Overcoming pitfalls of vitrinite reflectance measurements in the assessment of thermal maturity: the case history of the lower Congo basin

2016 
Abstract Vitrinite reflectance has been always considered the most reliable thermal maturity indicator in sedimentary basins. Nevertheless the reliability of vitrinite reflectance measurements can be affected by many external factors that change from basin to basin (e.g. organic facies, temperature and pressure conditions) leading to wide uncertainties in thermal modelling calibration and thus in the evaluation of timing and amount of hydrocarbons generation.
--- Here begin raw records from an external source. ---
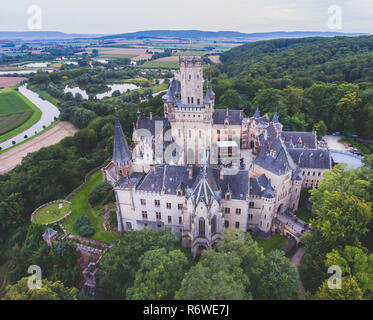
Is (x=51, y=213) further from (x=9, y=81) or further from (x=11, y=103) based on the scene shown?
(x=9, y=81)

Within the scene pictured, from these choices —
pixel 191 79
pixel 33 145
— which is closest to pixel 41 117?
pixel 33 145

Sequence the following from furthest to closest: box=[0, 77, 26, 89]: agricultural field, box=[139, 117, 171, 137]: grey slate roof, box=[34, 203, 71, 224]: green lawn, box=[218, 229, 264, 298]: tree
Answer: box=[0, 77, 26, 89]: agricultural field < box=[139, 117, 171, 137]: grey slate roof < box=[34, 203, 71, 224]: green lawn < box=[218, 229, 264, 298]: tree

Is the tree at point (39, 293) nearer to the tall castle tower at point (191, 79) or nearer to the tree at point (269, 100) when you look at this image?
the tall castle tower at point (191, 79)

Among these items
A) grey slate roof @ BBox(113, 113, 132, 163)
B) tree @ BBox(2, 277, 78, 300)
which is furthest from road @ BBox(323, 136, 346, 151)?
tree @ BBox(2, 277, 78, 300)

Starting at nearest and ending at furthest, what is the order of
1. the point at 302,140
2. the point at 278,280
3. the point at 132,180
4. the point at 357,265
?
the point at 357,265, the point at 278,280, the point at 132,180, the point at 302,140

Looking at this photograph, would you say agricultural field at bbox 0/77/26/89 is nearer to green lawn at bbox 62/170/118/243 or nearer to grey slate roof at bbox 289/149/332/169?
green lawn at bbox 62/170/118/243
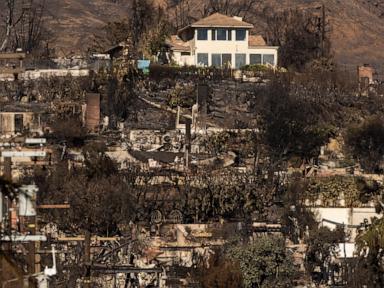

We demonstrate that in case of vitrinite suppression and/or retardation in siliciclastic successions, the classical Sweeney and Burnham kinetics do not match the actual thermal evolution of the basin. In these cases, thermal evolution can be successfully modelled using a complementary approach based on smectite illitization kinetics or more appropriate kinetics (e.g., PresRo TM and T-P-Ro) to evaluate the effect of pressure on organic matter maturation where pressure data are available. This approach was applied in the Lower Congo Basin where 32 cuttings from a 5 km-deep well drilled in the Upper Oligocene-Miocene Malembo formation have been analysed to derive organic and inorganic constraints to model the basin thermal evolution. Vitrinite and bitumen reflectance measurements show values between 0.3 and 1.0% along the well, whilst the illite content of mixed layer I-S ranges between 35 and 88%, passing from R0 to R1 to R3 stacking order with increasing depth. Present-day temperature distribution through the well indicates a geothermal gradient of about 40 °C/km and measured pressures show an overpressured interval between 3 and 4 km depth. Retardation and suppression phenomena affected vitrinite reflectance in this interval but did not influence smectite illitization. The comparison between thermal maturity scenarios constrained by organic and inorganic thermal indicators shows differences in the calculation of the depth of the onset of hydrocarbon generation that is overestimated of about 500 m in the Lower Miocene interval when only suppressed/retarded vitrinite reflectance values are used to calibrate models.